Raw records ->
------------

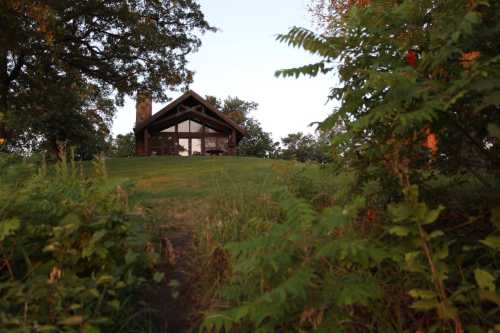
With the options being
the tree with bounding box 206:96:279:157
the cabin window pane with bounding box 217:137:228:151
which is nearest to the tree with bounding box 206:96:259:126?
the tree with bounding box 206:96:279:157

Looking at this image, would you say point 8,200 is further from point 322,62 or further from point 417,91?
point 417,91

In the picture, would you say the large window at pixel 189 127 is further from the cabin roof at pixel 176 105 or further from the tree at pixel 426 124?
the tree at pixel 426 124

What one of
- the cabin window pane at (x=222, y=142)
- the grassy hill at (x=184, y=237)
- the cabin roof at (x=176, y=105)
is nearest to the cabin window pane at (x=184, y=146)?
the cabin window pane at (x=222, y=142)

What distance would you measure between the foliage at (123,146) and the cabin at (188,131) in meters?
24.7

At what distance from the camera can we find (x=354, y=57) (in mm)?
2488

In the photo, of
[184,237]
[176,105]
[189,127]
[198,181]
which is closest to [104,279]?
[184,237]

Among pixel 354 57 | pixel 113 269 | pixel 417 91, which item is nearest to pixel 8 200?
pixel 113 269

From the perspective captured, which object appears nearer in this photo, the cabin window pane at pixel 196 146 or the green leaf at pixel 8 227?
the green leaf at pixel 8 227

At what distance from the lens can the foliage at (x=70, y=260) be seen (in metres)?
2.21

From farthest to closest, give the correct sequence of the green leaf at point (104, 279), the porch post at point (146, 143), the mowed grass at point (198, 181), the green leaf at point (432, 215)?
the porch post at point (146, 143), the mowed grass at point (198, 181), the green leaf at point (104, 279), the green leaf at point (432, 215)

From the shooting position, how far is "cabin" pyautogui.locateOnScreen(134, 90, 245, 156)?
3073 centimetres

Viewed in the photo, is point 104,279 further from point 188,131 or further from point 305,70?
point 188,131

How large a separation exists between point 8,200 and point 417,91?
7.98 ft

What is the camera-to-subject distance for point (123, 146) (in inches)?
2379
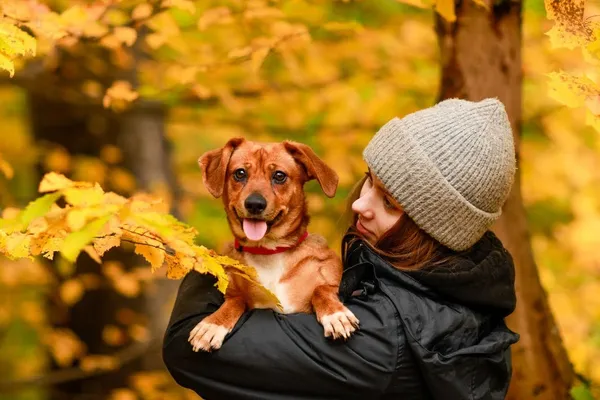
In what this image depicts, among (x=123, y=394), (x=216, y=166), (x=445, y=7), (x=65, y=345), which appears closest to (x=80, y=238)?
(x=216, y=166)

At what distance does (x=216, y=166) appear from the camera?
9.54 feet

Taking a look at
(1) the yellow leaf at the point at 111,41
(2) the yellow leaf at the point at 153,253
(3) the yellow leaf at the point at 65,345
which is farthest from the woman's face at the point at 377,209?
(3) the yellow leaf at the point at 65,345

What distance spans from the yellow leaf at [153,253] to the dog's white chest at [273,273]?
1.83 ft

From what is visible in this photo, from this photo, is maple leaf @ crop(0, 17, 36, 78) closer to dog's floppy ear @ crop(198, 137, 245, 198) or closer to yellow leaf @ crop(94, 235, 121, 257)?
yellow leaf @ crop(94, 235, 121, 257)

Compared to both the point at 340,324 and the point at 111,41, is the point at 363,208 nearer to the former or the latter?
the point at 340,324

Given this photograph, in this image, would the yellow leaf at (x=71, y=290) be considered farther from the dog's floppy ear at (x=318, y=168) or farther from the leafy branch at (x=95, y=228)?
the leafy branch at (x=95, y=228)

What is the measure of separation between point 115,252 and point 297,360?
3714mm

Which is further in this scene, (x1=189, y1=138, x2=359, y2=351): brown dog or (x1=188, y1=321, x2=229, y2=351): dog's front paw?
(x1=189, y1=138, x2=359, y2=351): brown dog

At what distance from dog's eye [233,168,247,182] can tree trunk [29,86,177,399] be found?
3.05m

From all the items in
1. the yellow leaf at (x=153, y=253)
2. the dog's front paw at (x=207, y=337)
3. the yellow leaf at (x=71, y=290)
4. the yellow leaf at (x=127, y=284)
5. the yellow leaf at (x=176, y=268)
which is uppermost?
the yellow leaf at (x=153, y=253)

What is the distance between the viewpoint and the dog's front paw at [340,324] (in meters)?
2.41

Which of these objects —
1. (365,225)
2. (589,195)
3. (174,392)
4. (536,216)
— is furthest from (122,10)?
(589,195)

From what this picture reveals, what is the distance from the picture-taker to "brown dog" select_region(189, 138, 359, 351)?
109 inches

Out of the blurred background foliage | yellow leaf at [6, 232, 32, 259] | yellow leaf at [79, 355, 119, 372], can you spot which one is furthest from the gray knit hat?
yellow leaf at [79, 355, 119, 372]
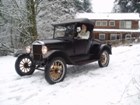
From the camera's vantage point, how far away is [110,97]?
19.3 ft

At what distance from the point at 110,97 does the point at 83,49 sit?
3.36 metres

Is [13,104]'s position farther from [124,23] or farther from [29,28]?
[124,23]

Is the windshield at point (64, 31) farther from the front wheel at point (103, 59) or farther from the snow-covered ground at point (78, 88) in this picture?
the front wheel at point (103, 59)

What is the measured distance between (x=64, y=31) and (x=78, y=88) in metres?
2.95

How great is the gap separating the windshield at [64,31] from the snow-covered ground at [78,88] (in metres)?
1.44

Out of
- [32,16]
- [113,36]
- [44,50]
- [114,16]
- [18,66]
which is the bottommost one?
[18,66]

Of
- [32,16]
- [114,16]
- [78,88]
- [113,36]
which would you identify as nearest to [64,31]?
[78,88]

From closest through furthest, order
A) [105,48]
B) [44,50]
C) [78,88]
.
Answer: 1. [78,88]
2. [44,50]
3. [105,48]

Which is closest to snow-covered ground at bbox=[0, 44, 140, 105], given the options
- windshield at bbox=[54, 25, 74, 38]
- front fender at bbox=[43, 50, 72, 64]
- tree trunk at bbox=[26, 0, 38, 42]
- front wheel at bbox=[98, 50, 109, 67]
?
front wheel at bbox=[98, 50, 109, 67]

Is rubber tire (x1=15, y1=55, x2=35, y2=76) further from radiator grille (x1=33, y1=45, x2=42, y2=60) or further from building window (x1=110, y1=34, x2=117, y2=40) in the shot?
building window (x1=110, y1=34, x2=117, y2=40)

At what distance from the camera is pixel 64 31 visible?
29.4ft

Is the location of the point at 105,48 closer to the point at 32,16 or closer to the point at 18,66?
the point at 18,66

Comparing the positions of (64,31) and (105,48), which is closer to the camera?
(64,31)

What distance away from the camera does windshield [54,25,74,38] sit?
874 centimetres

------------

Reproduce all of the records above word for word, leaving out the pictures.

Response ->
With the options being
the tree with bounding box 206:96:279:157
the cabin window pane with bounding box 217:137:228:151
which is nearest to the tree with bounding box 206:96:259:126?
the tree with bounding box 206:96:279:157

Looking at this image, would you say point 8,200 is further from point 322,62 or further from point 417,91?
point 417,91

In the picture, would you say the large window at pixel 189 127 is further from the cabin roof at pixel 176 105 or further from the tree at pixel 426 124?
the tree at pixel 426 124

What one of
- the cabin window pane at (x=222, y=142)
- the grassy hill at (x=184, y=237)
- the cabin roof at (x=176, y=105)
is nearest to the cabin window pane at (x=184, y=146)?
the cabin window pane at (x=222, y=142)

What distance would you measure between the foliage at (123,146) and the cabin at (188,131) in meters?
24.7

At what distance from the camera can we find (x=354, y=57) (in mm)?
2488

In the photo, of
[184,237]
[176,105]
[189,127]
[198,181]
which is closest to [104,279]?
[184,237]

Among pixel 354 57 | pixel 113 269 | pixel 417 91, which item is nearest to pixel 8 200?
pixel 113 269

From the perspective captured, which object appears nearer in this photo, the cabin window pane at pixel 196 146 or the green leaf at pixel 8 227?
the green leaf at pixel 8 227

At what distance from the lens can the foliage at (x=70, y=260) be seen (in metres)?
2.21

From farthest to closest, give the correct sequence of the green leaf at point (104, 279), the porch post at point (146, 143), the mowed grass at point (198, 181), the green leaf at point (432, 215)?
the porch post at point (146, 143), the mowed grass at point (198, 181), the green leaf at point (104, 279), the green leaf at point (432, 215)

From the shooting position, how far is "cabin" pyautogui.locateOnScreen(134, 90, 245, 156)?
3073 centimetres

Viewed in the photo, is point 104,279 further from point 188,131 or further from point 305,70?
point 188,131

How large a separation exists between point 8,200 and point 417,91?
7.98 ft

What is the camera-to-subject distance for point (123, 146) (in inches)?
2379
In what this image depicts, among (x=123, y=394), (x=216, y=166), (x=445, y=7), (x=65, y=345), which appears closest to (x=80, y=238)?
(x=216, y=166)

At what distance does (x=216, y=166) appear from the camera?
9.54 feet

Taking a look at
(1) the yellow leaf at the point at 111,41
(2) the yellow leaf at the point at 153,253
(3) the yellow leaf at the point at 65,345
which is farthest from the woman's face at the point at 377,209?
(3) the yellow leaf at the point at 65,345

What distance spans from the yellow leaf at [153,253] to the dog's white chest at [273,273]?
1.83 ft

From what is visible in this photo, from this photo, is maple leaf @ crop(0, 17, 36, 78) closer to dog's floppy ear @ crop(198, 137, 245, 198) or closer to yellow leaf @ crop(94, 235, 121, 257)?
yellow leaf @ crop(94, 235, 121, 257)

Compared to both the point at 340,324 and the point at 111,41, is the point at 363,208 nearer to the former or the latter?
the point at 340,324

Given this photograph, in this image, would the yellow leaf at (x=71, y=290) be considered farther from the dog's floppy ear at (x=318, y=168) or farther from the leafy branch at (x=95, y=228)?
the leafy branch at (x=95, y=228)

What is the measure of separation between point 115,252 and point 297,360?
3714mm

Which is further in this scene, (x1=189, y1=138, x2=359, y2=351): brown dog or (x1=188, y1=321, x2=229, y2=351): dog's front paw?
(x1=189, y1=138, x2=359, y2=351): brown dog

At what distance from dog's eye [233,168,247,182] can tree trunk [29,86,177,399] be found?
3.05m

From all the items in
1. the yellow leaf at (x=153, y=253)
2. the dog's front paw at (x=207, y=337)
3. the yellow leaf at (x=71, y=290)
4. the yellow leaf at (x=127, y=284)
5. the yellow leaf at (x=176, y=268)
which is uppermost?
the yellow leaf at (x=153, y=253)

What is the distance between the viewpoint and the dog's front paw at [340,324] (in meters)?
2.41

Which of these objects —
1. (365,225)
2. (589,195)
3. (174,392)
4. (536,216)
— is furthest from (122,10)?
(589,195)

From what this picture reveals, what is the distance from the picture-taker to "brown dog" select_region(189, 138, 359, 351)?
109 inches

Out of the blurred background foliage | yellow leaf at [6, 232, 32, 259] | yellow leaf at [79, 355, 119, 372], can you spot which one is furthest from the gray knit hat?
yellow leaf at [79, 355, 119, 372]
From the camera's vantage point, how far away is [110,97]?
19.3 ft

At what distance from the point at 110,97 does the point at 83,49 sit?
3.36 metres

Is [13,104]'s position farther from [124,23] or farther from [29,28]?
[124,23]

Is the windshield at point (64, 31) farther from the front wheel at point (103, 59) or farther from the snow-covered ground at point (78, 88) in this picture?
the front wheel at point (103, 59)

What is the measured distance between (x=64, y=31) and (x=78, y=88) in metres?
2.95

How great is the gap separating the windshield at [64,31] from the snow-covered ground at [78,88] (in metres)?
1.44

Out of
- [32,16]
- [113,36]
- [44,50]
- [114,16]
- [18,66]
which is the bottommost one?
[18,66]

Of
- [32,16]
- [114,16]
- [78,88]
- [113,36]
which would you identify as nearest to [64,31]?
[78,88]

From closest through furthest, order
A) [105,48]
B) [44,50]
C) [78,88]
.
Answer: 1. [78,88]
2. [44,50]
3. [105,48]

Which is closest to snow-covered ground at bbox=[0, 44, 140, 105], given the options
- windshield at bbox=[54, 25, 74, 38]
- front fender at bbox=[43, 50, 72, 64]
- tree trunk at bbox=[26, 0, 38, 42]
- front wheel at bbox=[98, 50, 109, 67]
?
front wheel at bbox=[98, 50, 109, 67]

Is rubber tire (x1=15, y1=55, x2=35, y2=76) further from radiator grille (x1=33, y1=45, x2=42, y2=60) or further from building window (x1=110, y1=34, x2=117, y2=40) in the shot?
building window (x1=110, y1=34, x2=117, y2=40)

At what distance from the camera is pixel 64 31 visible?
29.4ft

Is the location of the point at 105,48 closer to the point at 32,16 or closer to the point at 18,66?
the point at 18,66

Comparing the positions of (64,31) and (105,48), which is closer to the camera?
(64,31)

What distance away from the camera does windshield [54,25,74,38] sit?
874 centimetres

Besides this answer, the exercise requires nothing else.